The vast majority of workers, not so much.

According to the Economic Policy Institute, most U.S. workers have seen little to no benefit from the GOP's $1.5 trillion Tax Cuts and Jobs Act (TCJA).

"It's Tax Day again, and there's still no reason to believe the Republicans' corporate tax cuts are doing anything for working people," Hunter Blair, a budget researcher with EPI, wrote in an analysis Monday. "With a year's worth of data in, the story remains the same—there's no evidence the corporate tax cuts in the TCJA have trickled down to workers."

"The TCJA is set to exacerbate decades of rising economic inequality," said Blair. "The bill blew apart the individual and corporate tax codes with egregious new loopholes tailor made for the rich and big corporations."

"And the data offers no reason to think any of this will start trickling down to typical workers," Blair added.

Lawrence Mishel, a distinguished fellow at EPI, added in a blog post Monday that the average worker bonus in 2018 "was just $0.01 higher than in 2017."

"This is not what the tax cutters promised, or bragged about soon after the tax bill passed," wrote Mishel. "They claimed that their bill would raise the wages of rank-and-file workers, with congressional Republicans and members of the Trump administration promising raises of many thousands of dollars within 10 years."

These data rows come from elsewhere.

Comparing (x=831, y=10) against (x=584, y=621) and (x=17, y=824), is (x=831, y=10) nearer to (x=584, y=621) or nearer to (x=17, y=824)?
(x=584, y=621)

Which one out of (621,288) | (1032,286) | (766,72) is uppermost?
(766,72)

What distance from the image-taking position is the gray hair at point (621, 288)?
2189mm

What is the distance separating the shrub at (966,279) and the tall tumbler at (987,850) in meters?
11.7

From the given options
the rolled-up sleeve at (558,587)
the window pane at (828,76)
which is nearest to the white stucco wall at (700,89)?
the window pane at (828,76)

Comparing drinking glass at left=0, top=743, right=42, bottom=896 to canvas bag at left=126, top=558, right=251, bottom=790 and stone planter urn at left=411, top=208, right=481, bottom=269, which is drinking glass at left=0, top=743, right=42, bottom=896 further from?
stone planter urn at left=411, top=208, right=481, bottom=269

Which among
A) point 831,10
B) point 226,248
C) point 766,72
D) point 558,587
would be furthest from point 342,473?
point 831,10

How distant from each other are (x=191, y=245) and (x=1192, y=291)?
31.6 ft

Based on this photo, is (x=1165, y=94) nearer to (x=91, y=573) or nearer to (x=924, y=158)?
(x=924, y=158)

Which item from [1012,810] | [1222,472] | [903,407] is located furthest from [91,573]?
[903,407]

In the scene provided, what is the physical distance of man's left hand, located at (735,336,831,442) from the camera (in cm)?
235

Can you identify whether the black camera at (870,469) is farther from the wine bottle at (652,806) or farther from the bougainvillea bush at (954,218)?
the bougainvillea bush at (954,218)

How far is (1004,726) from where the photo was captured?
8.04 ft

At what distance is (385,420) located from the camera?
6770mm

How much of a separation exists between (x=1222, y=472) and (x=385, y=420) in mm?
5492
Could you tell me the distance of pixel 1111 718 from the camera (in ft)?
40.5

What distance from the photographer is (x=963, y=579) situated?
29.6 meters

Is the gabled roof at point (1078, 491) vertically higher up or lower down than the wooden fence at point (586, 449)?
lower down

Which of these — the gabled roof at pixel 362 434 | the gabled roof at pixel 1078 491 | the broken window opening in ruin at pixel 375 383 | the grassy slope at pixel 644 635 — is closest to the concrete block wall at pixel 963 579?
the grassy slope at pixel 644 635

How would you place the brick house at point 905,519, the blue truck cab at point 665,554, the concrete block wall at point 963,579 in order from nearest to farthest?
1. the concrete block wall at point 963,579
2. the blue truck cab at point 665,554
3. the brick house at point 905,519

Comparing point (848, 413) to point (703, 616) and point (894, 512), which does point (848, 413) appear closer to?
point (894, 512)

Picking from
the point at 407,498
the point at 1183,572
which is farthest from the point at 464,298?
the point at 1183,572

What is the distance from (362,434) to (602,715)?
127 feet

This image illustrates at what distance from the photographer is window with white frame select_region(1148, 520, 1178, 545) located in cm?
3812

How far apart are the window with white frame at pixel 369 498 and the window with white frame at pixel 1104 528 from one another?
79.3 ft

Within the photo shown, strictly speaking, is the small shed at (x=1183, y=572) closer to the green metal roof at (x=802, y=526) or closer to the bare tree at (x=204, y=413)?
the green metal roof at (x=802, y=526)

"The White House contention that corporate tax cut-inspired widespread provision of bonuses that led to greater paychecks through bonuses or wage increases for workers is not supported by the BLS Employer Costs for Employee Compensation data," Mishel concluded.

Patriotic Millionaires—a group of rich Americans that launched a campaign last week calling for higher taxes on the wealthy—added, "If you're curious where the promised $4,000 raise from the GOP tax cut went, look no further than the bank accounts of the wealthiest Americans."

"It wasn't a middle class tax cut," the group concluded, "it was a scam."